**Given records**
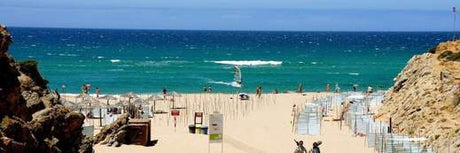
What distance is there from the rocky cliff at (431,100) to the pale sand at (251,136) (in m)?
2.19

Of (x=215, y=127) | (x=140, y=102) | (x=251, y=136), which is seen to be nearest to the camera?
(x=215, y=127)

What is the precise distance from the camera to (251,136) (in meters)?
Answer: 30.5

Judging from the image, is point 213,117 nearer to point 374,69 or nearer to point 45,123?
point 45,123

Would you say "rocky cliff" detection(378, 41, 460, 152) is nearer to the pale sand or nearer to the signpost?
the pale sand

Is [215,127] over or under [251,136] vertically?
over

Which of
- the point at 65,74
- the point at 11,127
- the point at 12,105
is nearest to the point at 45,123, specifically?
the point at 12,105

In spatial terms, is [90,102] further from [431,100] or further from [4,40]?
[4,40]

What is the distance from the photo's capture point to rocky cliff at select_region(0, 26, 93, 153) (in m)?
11.7

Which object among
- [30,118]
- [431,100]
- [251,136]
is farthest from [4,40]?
[431,100]

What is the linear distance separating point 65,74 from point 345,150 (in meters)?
48.3

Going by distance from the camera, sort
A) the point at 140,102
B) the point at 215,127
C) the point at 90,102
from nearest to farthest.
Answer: the point at 215,127 < the point at 90,102 < the point at 140,102

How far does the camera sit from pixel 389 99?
113 feet

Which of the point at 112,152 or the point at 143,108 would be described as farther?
the point at 143,108

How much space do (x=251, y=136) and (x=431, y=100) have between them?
24.9 feet
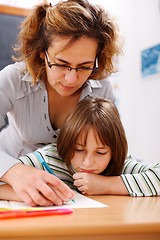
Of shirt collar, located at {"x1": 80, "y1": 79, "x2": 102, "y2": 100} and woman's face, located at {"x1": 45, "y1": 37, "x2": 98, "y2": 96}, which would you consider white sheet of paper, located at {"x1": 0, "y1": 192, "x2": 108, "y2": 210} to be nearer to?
woman's face, located at {"x1": 45, "y1": 37, "x2": 98, "y2": 96}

**What the exercise asks**
Could you write out all the lines above as a numbered list, skipping the blank lines and leaving the pictures out?

**Final answer**
1. What distance is there from the rocky cliff at (431,100) to the pale sand at (251,136) (in m)?
2. 2.19
3. Of (x=215, y=127) | (x=140, y=102) | (x=251, y=136), which is seen to be nearest to the camera?
4. (x=215, y=127)
5. What is the precise distance from the camera to (251,136) (in meters)?
6. Answer: 30.5
7. Judging from the image, is point 213,117 nearer to point 374,69 or nearer to point 45,123?
8. point 45,123
9. Would you say "rocky cliff" detection(378, 41, 460, 152) is nearer to the pale sand or nearer to the signpost?
10. the pale sand
11. Is [215,127] over or under [251,136] vertically?
12. over
13. Which of
14. - the point at 65,74
15. - the point at 11,127
16. - the point at 12,105
17. is nearest to the point at 45,123, specifically?
18. the point at 12,105
19. In spatial terms, is [90,102] further from [431,100] or further from [4,40]?
20. [4,40]
21. What is the distance from the photo's capture point to rocky cliff at select_region(0, 26, 93, 153) (in m)?
22. 11.7
23. Which object among
24. - [30,118]
25. - [431,100]
26. - [251,136]
27. is farthest from [4,40]?
28. [431,100]
29. What is the linear distance separating point 65,74 from point 345,150 (in meters)?
30. 48.3
31. Going by distance from the camera, sort
32. A) the point at 140,102
33. B) the point at 215,127
34. C) the point at 90,102
35. from nearest to farthest.
36. Answer: the point at 215,127 < the point at 90,102 < the point at 140,102
37. How far does the camera sit from pixel 389 99?
38. 113 feet
39. Which of the point at 112,152 or the point at 143,108 would be described as farther?
40. the point at 143,108
41. How much space do (x=251, y=136) and (x=431, y=100) have between them?
42. 24.9 feet
43. Of shirt collar, located at {"x1": 80, "y1": 79, "x2": 102, "y2": 100} and woman's face, located at {"x1": 45, "y1": 37, "x2": 98, "y2": 96}, which would you consider white sheet of paper, located at {"x1": 0, "y1": 192, "x2": 108, "y2": 210} to be nearer to?
44. woman's face, located at {"x1": 45, "y1": 37, "x2": 98, "y2": 96}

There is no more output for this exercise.